Task requirements =>
Starting with the line that contains "Which is farthest from rock, located", write out each line through the end of the listing, unchanged. Output nothing else.

Task data =>
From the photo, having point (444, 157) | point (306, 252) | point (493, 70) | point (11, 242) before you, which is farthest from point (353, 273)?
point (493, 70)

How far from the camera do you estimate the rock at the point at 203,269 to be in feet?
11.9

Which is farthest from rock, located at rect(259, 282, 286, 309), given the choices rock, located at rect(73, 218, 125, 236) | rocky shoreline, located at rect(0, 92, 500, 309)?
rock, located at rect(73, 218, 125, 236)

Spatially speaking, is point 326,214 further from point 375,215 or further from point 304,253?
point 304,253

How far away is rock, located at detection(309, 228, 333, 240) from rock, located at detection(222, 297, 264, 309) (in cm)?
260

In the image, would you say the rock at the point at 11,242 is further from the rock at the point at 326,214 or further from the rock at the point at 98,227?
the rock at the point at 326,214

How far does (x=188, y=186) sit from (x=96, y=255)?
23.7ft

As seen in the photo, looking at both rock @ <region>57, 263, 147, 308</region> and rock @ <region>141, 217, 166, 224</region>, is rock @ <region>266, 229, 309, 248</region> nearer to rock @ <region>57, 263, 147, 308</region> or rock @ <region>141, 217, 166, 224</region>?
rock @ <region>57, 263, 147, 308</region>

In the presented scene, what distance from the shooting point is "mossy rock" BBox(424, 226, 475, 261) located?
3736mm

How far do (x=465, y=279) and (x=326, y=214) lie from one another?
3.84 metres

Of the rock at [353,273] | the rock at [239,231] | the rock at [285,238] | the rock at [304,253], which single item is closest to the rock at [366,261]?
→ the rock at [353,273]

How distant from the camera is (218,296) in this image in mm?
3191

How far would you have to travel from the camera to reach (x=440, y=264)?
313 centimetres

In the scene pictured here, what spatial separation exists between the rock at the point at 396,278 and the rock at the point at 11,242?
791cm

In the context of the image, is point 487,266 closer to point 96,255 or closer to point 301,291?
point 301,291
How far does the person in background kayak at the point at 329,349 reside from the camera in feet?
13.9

Response below =>
Which is farthest from rock, located at rect(259, 282, 286, 309), given the choices rock, located at rect(73, 218, 125, 236) | rocky shoreline, located at rect(0, 92, 500, 309)?
rock, located at rect(73, 218, 125, 236)

Spatially speaking, is point 326,214 further from point 375,215 or further from point 304,253?
point 304,253

How far away is rock, located at detection(309, 228, 333, 240) from rock, located at detection(222, 297, 264, 309) (in cm)?
260

In the image, would you say the rock at the point at 11,242 is further from the rock at the point at 326,214 or further from the rock at the point at 98,227?
the rock at the point at 326,214

How far does (x=188, y=186) sit from (x=96, y=255)?
23.7ft

As seen in the photo, looking at both rock @ <region>57, 263, 147, 308</region> and rock @ <region>141, 217, 166, 224</region>, is rock @ <region>266, 229, 309, 248</region> nearer to rock @ <region>57, 263, 147, 308</region> or rock @ <region>141, 217, 166, 224</region>?
rock @ <region>57, 263, 147, 308</region>

In the presented scene, what distance from the shooting point is "mossy rock" BBox(424, 226, 475, 261) located?
3736mm

How far do (x=465, y=279) and (x=326, y=214) lie from one another?
3.84 metres

Of the rock at [353,273] | the rock at [239,231] | the rock at [285,238] | the rock at [304,253], which single item is closest to the rock at [366,261]?
→ the rock at [353,273]

How distant from the camera is (218,296) in this image in mm?
3191

How far would you have to travel from the camera to reach (x=440, y=264)?
313 centimetres

In the scene pictured here, what spatial separation exists between the rock at the point at 396,278 and the rock at the point at 11,242?
791cm

In the context of the image, is point 487,266 closer to point 96,255 or closer to point 301,291?
point 301,291
How far does the person in background kayak at the point at 329,349 reside from the camera in feet?
13.9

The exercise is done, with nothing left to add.